**PROBLEM SET**.
1) Using the interview below on 3D-printed spinal implants, explain in one to three sentences why perfect 3D scaling counts as an advantage.
2) In the interview below on 3D-printed spinal implants, what material was the UNiD ALIF cage printed from?
3) Extend the interview below on 3D-printed spinal implants, picking up after its final line.

**SUPPLIED TEXT**.

+===+

3D-printed implants are a “real step forward” in spinal surgery


Vincent Fiere (Hospital Jean Mermoz, Lyon, France) performed the world’s first spinal surgery (anterior lumbar interbody fusion) with a three-dimensional (3D) printed customised cage (UNiD, Medicrea). He speaks to Spinal News International about the potential role of 3D-printed implants in spinal surgery.

What are the potential advantages of using a 3D printer to create spinal implants? 

The advantages are numerous, which include:

A custom-made anatomical spinal implant matching the individual spinal parameters as according to the most recent studies on spinal sagittal balance restoration.

The surgeon can achieve a predetermined simulated 3D strategy: restoration of harmonious sagittal and coronal balance, lordosis, disc height, and foramen opening. For example, an asymmetrical lumbar intervertebral body device (unavailable in standard ranges) can be designed to treat coronal and sagittal imbalance.

A device that, in fusion applications, will offer the best possible 3D structure for the bone to grow into.

The best fit for the native shape at the junction between implant and anatomy. For an intervertebral body device, the press-fit with the UNiD is excellent.

Perfect 3D scaling, which increases the contact surface bone/implant with better chance of integration.

How was the 3D printer used to create the UNiD ALIF cage?

The device was planned and designed using a 3D reconstruction of the lumbar spine of the patient, and this reconstruction was created using pre-operative lumbar CT scan. The device was designed to match the endplates morphology, the anterior/posterior and lateral dimensions of the vertebrae and the height and angle I had planned to restore. The implant was then 3D printed from PEKK (polyether ketone ketone) according all the planning data.

Was the procedure to implant the cage any different from that to implant a “normal” cage?

After standard preparation of the inner intervertebral space and initial height restoration, I used a PEKK customised template to check the cage sizing was satisfactory. In this first case, we prepared three different cage’s heights and finally used the largest one, which was our best case scenario.

The preop simulated implantation in Surgimap [a clinical imaging tool] revealed itself to be was satisfactory and the 3D laser fritting technology was impressively efficient; the customised cage exactly reproduced the anatomical details of patient’s vertebral plates and the scale was correct.


What condition was the procedure for and what have been the outcomes so far?

+===+

**MATERIAL SUPPLIED**.
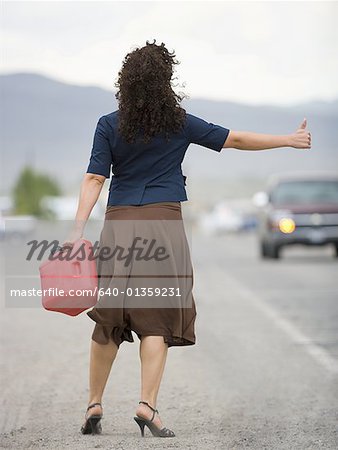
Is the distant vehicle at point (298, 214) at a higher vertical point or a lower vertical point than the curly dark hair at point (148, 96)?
lower

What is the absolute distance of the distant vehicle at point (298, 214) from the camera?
25047mm

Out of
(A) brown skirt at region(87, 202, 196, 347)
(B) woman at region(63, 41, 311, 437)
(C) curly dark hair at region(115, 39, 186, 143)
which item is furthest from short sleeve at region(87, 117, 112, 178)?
(A) brown skirt at region(87, 202, 196, 347)

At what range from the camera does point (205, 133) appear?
243 inches

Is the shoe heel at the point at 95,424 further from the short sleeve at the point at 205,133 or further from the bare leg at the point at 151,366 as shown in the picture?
the short sleeve at the point at 205,133

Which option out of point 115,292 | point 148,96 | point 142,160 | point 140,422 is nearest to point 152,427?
point 140,422

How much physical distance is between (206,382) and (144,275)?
2292 millimetres

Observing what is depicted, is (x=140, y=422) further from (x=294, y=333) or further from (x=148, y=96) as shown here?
(x=294, y=333)

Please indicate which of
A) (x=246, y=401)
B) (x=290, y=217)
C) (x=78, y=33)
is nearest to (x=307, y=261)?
(x=290, y=217)

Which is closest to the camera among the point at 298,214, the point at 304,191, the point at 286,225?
the point at 286,225

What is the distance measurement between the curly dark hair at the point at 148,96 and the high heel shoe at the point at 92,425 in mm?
1417

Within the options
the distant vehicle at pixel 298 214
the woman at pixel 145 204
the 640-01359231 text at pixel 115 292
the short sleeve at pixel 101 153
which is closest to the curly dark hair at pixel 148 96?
the woman at pixel 145 204

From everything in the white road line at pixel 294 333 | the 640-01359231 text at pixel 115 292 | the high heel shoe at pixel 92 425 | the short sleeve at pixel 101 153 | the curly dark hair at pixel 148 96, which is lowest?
the white road line at pixel 294 333

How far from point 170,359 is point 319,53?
7.06 m

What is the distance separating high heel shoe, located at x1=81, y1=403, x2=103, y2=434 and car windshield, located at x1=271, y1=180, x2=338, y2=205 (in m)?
19.7
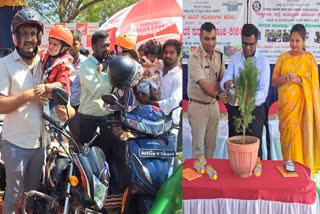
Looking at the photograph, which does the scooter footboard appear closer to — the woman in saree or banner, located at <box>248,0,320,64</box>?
the woman in saree

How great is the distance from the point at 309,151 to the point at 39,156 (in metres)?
1.69

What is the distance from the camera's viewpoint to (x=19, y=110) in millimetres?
2807

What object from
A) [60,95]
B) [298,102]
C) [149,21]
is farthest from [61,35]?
[149,21]

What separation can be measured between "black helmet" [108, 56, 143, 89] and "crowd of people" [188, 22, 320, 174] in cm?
50

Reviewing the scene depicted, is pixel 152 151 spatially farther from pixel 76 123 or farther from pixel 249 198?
pixel 76 123

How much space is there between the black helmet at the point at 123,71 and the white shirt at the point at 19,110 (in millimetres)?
497

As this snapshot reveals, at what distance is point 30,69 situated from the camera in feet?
9.37

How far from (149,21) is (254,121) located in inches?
252

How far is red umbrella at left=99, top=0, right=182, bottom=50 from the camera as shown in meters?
8.44


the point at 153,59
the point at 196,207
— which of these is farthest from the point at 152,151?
the point at 153,59

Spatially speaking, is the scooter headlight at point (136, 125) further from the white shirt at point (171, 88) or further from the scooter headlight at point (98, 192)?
the white shirt at point (171, 88)

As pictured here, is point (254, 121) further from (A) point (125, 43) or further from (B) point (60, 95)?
(A) point (125, 43)

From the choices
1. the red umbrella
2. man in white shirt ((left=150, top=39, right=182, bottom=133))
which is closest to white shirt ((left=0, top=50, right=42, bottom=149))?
man in white shirt ((left=150, top=39, right=182, bottom=133))

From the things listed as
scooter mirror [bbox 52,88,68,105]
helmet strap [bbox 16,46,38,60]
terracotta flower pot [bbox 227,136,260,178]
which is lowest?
terracotta flower pot [bbox 227,136,260,178]
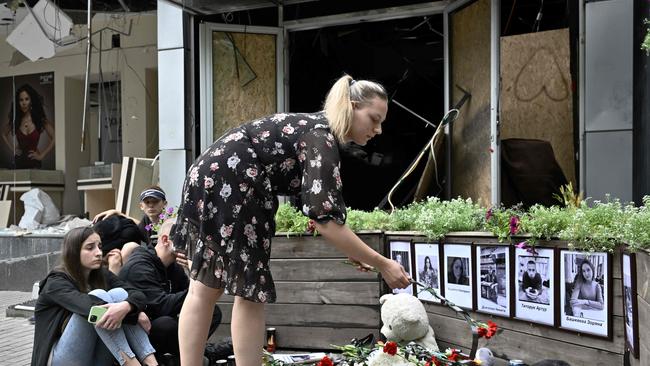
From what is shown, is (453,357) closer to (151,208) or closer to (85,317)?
(85,317)

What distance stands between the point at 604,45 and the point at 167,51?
5.14m

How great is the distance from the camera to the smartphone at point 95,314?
397 centimetres

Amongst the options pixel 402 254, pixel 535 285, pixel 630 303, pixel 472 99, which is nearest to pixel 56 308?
pixel 402 254

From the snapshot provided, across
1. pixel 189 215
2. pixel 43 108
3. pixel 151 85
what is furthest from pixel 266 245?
pixel 43 108

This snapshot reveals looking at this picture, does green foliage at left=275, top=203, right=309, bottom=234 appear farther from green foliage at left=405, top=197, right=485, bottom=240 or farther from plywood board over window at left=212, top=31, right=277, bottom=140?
plywood board over window at left=212, top=31, right=277, bottom=140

+===+

**TASK-BY-TASK ANSWERS**.
1) Perfect 3D scaling increases the contact surface between bone and implant. That gives the implant a better chance of integration.

2) PEKK (polyether ketone ketone).

3)
The patient was being treated for lumbar and radicular chronicle pain (due to L5-S1 degenerative disc disease) that was resistant long-term medical treatment. They had a lack of lordosis (type 1 sagittal spine missing 12 degrees lordosis at this level) and foraminal stenosis. We had satisfactory results at three months postoperative point.

What are the potential risks of using 3D printing to create implants?

There are no specific risks as long as surgeons and industry work together in the patient’s interest. The current enthusiasm around the 3D printing label must not drag us away from our initial goal of improving the patient’s life.

Do you think 3D-printed implants will be cost-effective?

Yes. Not only do 3D-printed implants have the potential to bring high-end technology to improve the patient outcome but they also may have a considerable impact on the economics of our arena. Reduced inventory needed for each surgery implies reduced logistic work at all levels. That should benefit everyone in the chain from the manufacturer to the patient.

Which patients do you think will receive the most benefit from having 3D-printed implants?

If we realise everybody is different with a specific unique spine, all patients could benefit. More pragmatic for the moment would be a selection of patient with asymmetrical 3D imbalance, large reconstructions surgeries for tumours, paediatric spinal reconstruction, or oversized patients.

Do you think 3D printing could be a “game changer” in terms of how implants are made?

Sure. On an industrial point of view it seems a real forward step changing the line of production and inventory management but I am just a basic spinal surgeon.